§ Brief A
Answer these questions from the passage on bone allografts:
(i) In how many cases did histological evaluation confirm the presence of allograft bone?
(ii) What color line marks the host bone border in Fig. 3?
(iii) What stain was used on the ground sections in Fig. 4?
§ Brief B
Write out the passage on bone allografts from "Histological analysis of" to "ingrowth (Fig. 4-H).", word for word.

§ Document section
A dense body within the acetabulum surrounded by a sclerotic line was identified on the radiographs made of the pelvic explants, HR-pQCT scans, and contact radiographs of the cut sections (Figs. 2-A through 2-D). The macroscopic view of the sections cut through the center of the structural allograft showed a bright body while the surrounding cancellous bone presented with a typical brown and red color as a sign of vital, vascularized bone marrow (Fig. 2-C). A second sclerotic line, indicating the original allograft bone border, was found in most cases. Remnants of the cortical bone from the transplanted femoral head within the vital cancellous acetabular bone could be determined and were confirmed by polarized microscopy showing the osteonal structure (Figs. 2-D, 2-E, and 2-F).

The presence of allograft bone was confirmed by the histological evaluation in all 13 cases (Figs. 2-E and 3). We observed a uniform, recurrent histological pattern, with the host bone identified mostly by viable osteocytes within the trabeculae and by vital bone marrow with fat cells (Fig. 4-A). In contrast, the allograft bone body consisted of thick, well-structured trabeculae (see Appendix) with empty osteocyte lacunae (black appearance) and necrotic soft tissue. There were no vital cells or signs of revascularization (Fig. 4-B). The peripheral area of the allograft was penetrated by newly formed vital bone, which was deposited on the avital trabeculae, and the necrotic tissue was replaced by fibrosis (Figs. 4-C and 4-D).

Fig. 3

Contact radiographs and the microscopic views of ground sections, showing successful osseoincorporation of structural allografts in Cases 4 (Fig. 3-A), 11 (Fig. 3-B), 2 (Fig. 3-C), and 8 (Fig. 3-D) (see Table I). The distance between the original allograft bone border (green line) and the host bone border (blue line) represents the total ingrowth, while the distance between the blue line and the red line (current allograft bone border) represents the current overlap.

Fig. 4

Histological analysis of ingrowth parameters from toluidine-blue-stained ground sections. Fig. 4-A Vital host bone (HB) was identified by the presence of viable osteocytes within the bone matrix and vital bone marrow cells. Fig. 4-B Dead allograft bone (AB) demonstrated black (air-filled) osteocyte lacunae. Figs. 4-C and 4-D Successful remodeling of the allograft bone surrounded by the host bone. Fig. 4-E Analysis of the current allograft bone-host bone interface. Blue line = host bone border, red line = allograft bone border, and asterisk = current overlap area. Figs. 4-F, 4-G, and 4-H Regression analysis of the percentage of the interface with direct contact between the host and allograft bone and the current overlap (Fig. 4-F), the time in situ and the current overlap (Fig. 4-G), and the time in situ and total ingrowth (Fig. 4-H).

§ Input data
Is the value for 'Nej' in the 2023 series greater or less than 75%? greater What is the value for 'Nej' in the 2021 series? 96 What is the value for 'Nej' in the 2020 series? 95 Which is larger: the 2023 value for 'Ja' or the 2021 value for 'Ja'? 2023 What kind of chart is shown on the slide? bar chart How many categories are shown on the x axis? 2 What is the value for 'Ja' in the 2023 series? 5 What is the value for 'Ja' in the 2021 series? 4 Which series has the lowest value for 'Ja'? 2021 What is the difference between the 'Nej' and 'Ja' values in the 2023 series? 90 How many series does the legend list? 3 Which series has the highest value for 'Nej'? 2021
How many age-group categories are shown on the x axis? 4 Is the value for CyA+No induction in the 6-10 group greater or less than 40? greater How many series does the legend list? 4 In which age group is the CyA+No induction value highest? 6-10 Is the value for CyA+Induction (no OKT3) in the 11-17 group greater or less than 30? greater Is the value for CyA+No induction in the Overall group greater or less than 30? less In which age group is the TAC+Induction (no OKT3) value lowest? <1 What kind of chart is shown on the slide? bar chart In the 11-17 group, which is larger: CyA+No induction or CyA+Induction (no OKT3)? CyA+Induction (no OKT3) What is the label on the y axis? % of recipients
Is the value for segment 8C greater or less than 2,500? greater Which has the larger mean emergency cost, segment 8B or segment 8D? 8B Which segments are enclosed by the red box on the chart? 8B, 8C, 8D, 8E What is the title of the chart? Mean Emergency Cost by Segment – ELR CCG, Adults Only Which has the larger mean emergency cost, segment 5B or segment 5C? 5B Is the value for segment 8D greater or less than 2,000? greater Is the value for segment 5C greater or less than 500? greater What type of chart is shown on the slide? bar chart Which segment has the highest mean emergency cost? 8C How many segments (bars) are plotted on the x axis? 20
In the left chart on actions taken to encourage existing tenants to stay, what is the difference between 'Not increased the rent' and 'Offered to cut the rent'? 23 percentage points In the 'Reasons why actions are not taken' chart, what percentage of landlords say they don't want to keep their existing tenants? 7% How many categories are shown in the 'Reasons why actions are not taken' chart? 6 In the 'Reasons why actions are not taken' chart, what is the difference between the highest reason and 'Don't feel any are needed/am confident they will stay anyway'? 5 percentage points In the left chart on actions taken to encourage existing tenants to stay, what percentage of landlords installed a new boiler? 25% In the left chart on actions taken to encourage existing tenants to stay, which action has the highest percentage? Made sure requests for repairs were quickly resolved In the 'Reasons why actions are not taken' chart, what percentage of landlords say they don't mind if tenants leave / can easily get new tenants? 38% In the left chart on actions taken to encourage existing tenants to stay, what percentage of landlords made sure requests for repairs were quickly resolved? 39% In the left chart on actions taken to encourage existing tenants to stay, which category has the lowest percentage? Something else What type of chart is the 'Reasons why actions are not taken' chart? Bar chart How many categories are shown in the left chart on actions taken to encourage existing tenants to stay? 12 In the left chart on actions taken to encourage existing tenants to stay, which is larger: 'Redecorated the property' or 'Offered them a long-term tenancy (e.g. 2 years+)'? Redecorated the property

§ Exercise output A
(i) 13
(ii) Blue
(iii) Toluidine blue

§ Exercise output B
Histological analysis of ingrowth parameters from toluidine-blue-stained ground sections. Fig. 4-A Vital host bone (HB) was identified by the presence of viable osteocytes within the bone matrix and vital bone marrow cells. Fig. 4-B Dead allograft bone (AB) demonstrated black (air-filled) osteocyte lacunae. Figs. 4-C and 4-D Successful remodeling of the allograft bone surrounded by the host bone. Fig. 4-E Analysis of the current allograft bone-host bone interface. Blue line = host bone border, red line = allograft bone border, and asterisk = current overlap area. Figs. 4-F, 4-G, and 4-H Regression analysis of the percentage of the interface with direct contact between the host and allograft bone and the current overlap (Fig. 4-F), the time in situ and the current overlap (Fig. 4-G), and the time in situ and total ingrowth (Fig. 4-H).